On Sums of INW Pseudorandom Generators

We study a new approach for constructing pseudorandom generators (PRGs) that fool constant-width standard-order read-once branching programs (ROBPs). Let $X$ be the $n$-bit output distribution of the INW PRG (Impagliazzo, Nisan, and Wigderson, STOC 1994), instantiated using expansion parameter $\lambda$. We prove that the bitwise XOR of $t$ independent copies of $X$ fools width-$w$ programs with error $n^{\log(w + 1)} \cdot (\lambda \cdot \log n)^t$. Notably, this error bound is meaningful even for relatively large values of $\lambda$ such as $\lambda = 1/O(\log n)$.

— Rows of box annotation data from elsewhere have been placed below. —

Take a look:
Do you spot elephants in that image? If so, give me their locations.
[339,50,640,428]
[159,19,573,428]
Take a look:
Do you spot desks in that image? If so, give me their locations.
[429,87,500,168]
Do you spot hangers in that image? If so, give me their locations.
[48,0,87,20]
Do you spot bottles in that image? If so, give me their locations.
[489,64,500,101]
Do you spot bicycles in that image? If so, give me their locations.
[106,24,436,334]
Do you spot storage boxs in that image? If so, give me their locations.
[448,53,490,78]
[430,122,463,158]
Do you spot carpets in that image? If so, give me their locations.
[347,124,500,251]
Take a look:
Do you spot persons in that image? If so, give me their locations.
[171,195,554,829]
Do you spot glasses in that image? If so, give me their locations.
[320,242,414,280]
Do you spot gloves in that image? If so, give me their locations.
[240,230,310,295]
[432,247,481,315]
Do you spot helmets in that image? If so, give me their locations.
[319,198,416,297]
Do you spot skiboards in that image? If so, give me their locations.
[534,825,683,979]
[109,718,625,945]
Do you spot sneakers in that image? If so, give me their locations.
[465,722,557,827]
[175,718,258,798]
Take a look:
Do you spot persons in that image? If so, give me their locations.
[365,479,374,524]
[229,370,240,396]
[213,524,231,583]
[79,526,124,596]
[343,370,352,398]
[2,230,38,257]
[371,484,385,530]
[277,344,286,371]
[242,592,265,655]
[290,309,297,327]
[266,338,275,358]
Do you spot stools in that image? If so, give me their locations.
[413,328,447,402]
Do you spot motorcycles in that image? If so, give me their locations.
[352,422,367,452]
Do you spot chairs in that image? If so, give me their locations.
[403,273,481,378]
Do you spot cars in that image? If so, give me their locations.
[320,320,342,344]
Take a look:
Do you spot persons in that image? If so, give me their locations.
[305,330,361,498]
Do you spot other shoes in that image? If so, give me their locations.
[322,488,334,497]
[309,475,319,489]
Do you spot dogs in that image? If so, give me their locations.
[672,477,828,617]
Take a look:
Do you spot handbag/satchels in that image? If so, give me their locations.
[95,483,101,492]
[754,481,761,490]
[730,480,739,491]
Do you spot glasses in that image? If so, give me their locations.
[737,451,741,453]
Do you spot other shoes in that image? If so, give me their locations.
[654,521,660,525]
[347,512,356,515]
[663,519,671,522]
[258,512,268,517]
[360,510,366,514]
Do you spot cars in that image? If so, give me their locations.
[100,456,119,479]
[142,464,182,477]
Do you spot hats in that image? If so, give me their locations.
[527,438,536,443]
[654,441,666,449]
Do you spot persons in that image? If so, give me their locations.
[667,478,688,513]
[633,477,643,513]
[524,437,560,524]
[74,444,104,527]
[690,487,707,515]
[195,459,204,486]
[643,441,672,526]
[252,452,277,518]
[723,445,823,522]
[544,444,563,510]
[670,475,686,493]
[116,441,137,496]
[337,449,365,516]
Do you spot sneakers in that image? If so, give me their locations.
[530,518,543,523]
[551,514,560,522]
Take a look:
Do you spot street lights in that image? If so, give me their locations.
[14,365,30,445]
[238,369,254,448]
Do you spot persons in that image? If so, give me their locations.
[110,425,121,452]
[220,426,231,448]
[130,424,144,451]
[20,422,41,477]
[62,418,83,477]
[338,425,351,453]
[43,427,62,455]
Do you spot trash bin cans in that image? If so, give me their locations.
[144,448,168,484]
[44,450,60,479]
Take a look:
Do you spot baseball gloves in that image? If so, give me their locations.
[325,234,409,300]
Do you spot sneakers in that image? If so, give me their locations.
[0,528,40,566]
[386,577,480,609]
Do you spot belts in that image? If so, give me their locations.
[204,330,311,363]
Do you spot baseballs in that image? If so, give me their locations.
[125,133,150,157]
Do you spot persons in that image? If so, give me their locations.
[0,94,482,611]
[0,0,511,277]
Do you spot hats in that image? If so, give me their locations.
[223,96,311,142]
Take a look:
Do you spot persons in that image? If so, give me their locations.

Admittedly, our analysis does not yet imply any improvement in the bottom-line overall seed length required for fooling such programs — it just gives a new way of re-proving the well-known $O(\log^2 n)$ bound. Furthermore, we prove that this shortcoming is not an artifact of our analysis, but rather is an intrinsic limitation of our "XOR of INW" approach. That is, no matter how many copies of the INW generator we XOR together, and no matter how we set the expansion parameters, if the generator fools width-$3$ programs and the proof of correctness does not use any properties of the expander graphs except their spectral expansion, then we prove that the seed length of the generator is inevitably $\Omega(\log^2 n)$.

Still, we hope that our work might be a step toward constructing near-optimal PRGs fooling constant-width ROBPs. We suggest that one could try running the INW PRG on $t$ correlated seeds, sampled via another PRG, and taking the bitwise XOR of the outputs.

A "pseudorandom generator" is an algorithm that flips a coin a few times and outputs a long sequence of bits that "appear random" in some sense. In this paper, we present a pseudorandom generators whose output bits appear random from the perspective of any observer who has a tiny amount of memory and who only looks at each bit one time in a predetermined order. Quantitatively speaking, our pseudorandom generator isn't any better than prior work, but we argue that our new generator might be a step on a path to near-optimal generators.